━━━━━ RECORDS FOR THIS TASK
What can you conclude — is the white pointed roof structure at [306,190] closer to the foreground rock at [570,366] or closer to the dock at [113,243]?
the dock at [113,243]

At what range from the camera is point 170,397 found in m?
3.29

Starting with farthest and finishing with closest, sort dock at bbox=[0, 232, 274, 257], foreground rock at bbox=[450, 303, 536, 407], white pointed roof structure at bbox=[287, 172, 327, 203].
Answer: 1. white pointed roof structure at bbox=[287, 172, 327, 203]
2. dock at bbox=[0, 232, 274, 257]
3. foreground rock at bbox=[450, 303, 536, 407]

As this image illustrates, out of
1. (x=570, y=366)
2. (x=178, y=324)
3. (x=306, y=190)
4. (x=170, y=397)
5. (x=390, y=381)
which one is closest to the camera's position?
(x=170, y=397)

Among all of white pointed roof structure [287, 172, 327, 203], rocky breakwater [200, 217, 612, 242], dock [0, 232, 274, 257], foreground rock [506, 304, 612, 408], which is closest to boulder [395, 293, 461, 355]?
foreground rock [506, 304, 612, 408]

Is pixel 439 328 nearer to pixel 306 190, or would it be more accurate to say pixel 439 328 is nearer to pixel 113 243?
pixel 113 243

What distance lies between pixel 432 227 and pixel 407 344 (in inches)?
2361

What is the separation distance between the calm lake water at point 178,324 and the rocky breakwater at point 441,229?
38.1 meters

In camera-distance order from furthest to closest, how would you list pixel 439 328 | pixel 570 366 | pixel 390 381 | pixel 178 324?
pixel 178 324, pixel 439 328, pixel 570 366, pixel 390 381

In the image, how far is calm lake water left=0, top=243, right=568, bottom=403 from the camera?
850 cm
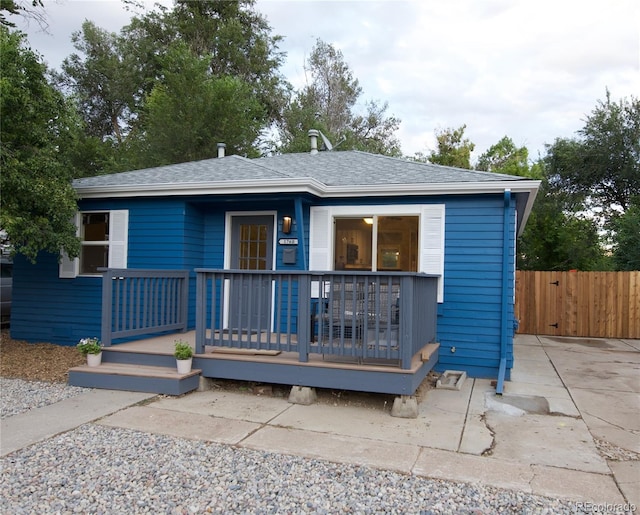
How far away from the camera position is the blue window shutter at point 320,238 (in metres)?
6.66

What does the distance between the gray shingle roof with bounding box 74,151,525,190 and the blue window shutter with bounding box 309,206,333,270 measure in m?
0.45

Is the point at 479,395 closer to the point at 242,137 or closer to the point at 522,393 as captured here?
the point at 522,393

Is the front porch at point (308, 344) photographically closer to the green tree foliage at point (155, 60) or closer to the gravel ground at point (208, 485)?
the gravel ground at point (208, 485)

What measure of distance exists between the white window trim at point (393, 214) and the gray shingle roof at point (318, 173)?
1.20 feet

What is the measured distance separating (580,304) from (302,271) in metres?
9.22

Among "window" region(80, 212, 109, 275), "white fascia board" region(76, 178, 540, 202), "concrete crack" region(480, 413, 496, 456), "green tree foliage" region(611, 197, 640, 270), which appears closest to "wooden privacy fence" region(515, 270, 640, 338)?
"green tree foliage" region(611, 197, 640, 270)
━━━━━━━━━━
◆ THE EXERCISE ◆
Put every line of the records above into a JSON list of strings, one string per line, leaving out blank lines and the pictures.

◆ SOLUTION FOR THIS PROBLEM ◆
[
  "What can you conclude — is the white pointed roof structure at [306,190] closer to the foreground rock at [570,366] or closer to the dock at [113,243]?",
  "the dock at [113,243]",
  "At what range from the camera is point 170,397 found in m?",
  "3.29",
  "Starting with farthest and finishing with closest, sort dock at bbox=[0, 232, 274, 257], foreground rock at bbox=[450, 303, 536, 407], white pointed roof structure at bbox=[287, 172, 327, 203].",
  "Answer: 1. white pointed roof structure at bbox=[287, 172, 327, 203]",
  "2. dock at bbox=[0, 232, 274, 257]",
  "3. foreground rock at bbox=[450, 303, 536, 407]",
  "As this image illustrates, out of",
  "1. (x=570, y=366)",
  "2. (x=178, y=324)",
  "3. (x=306, y=190)",
  "4. (x=170, y=397)",
  "5. (x=390, y=381)",
  "which one is closest to the camera's position?",
  "(x=170, y=397)",
  "Among all of white pointed roof structure [287, 172, 327, 203], rocky breakwater [200, 217, 612, 242], dock [0, 232, 274, 257], foreground rock [506, 304, 612, 408], which is closest to boulder [395, 293, 461, 355]?",
  "foreground rock [506, 304, 612, 408]",
  "Is pixel 439 328 nearer to pixel 306 190, or would it be more accurate to say pixel 439 328 is nearer to pixel 113 243?",
  "pixel 113 243",
  "What distance lies between pixel 432 227 and pixel 407 344 (in inches)?",
  "2361",
  "What is the separation distance between the calm lake water at point 178,324 and the rocky breakwater at point 441,229?",
  "38.1 meters",
  "In camera-distance order from furthest to closest, how would you list pixel 439 328 | pixel 570 366 | pixel 390 381 | pixel 178 324?",
  "pixel 178 324, pixel 439 328, pixel 570 366, pixel 390 381",
  "In the image, how far is calm lake water left=0, top=243, right=568, bottom=403 from the camera?",
  "850 cm",
  "How far away from the camera position is the blue window shutter at point 320,238 (in metres)?",
  "6.66",
  "What does the distance between the gray shingle roof with bounding box 74,151,525,190 and the blue window shutter with bounding box 309,206,333,270 measure in m?",
  "0.45",
  "Is the point at 479,395 closer to the point at 242,137 or closer to the point at 522,393 as captured here?",
  "the point at 522,393",
  "Is the front porch at point (308, 344) photographically closer to the green tree foliage at point (155, 60) or closer to the gravel ground at point (208, 485)?",
  "the gravel ground at point (208, 485)",
  "What measure of distance exists between the white window trim at point (393, 214) and the gray shingle roof at point (318, 173)?",
  "1.20 feet",
  "What is the measured distance separating (580,304) from (302,271) in metres?",
  "9.22",
  "Among \"window\" region(80, 212, 109, 275), \"white fascia board\" region(76, 178, 540, 202), \"concrete crack\" region(480, 413, 496, 456), \"green tree foliage\" region(611, 197, 640, 270), which appears closest to \"wooden privacy fence\" region(515, 270, 640, 338)?",
  "\"green tree foliage\" region(611, 197, 640, 270)"
]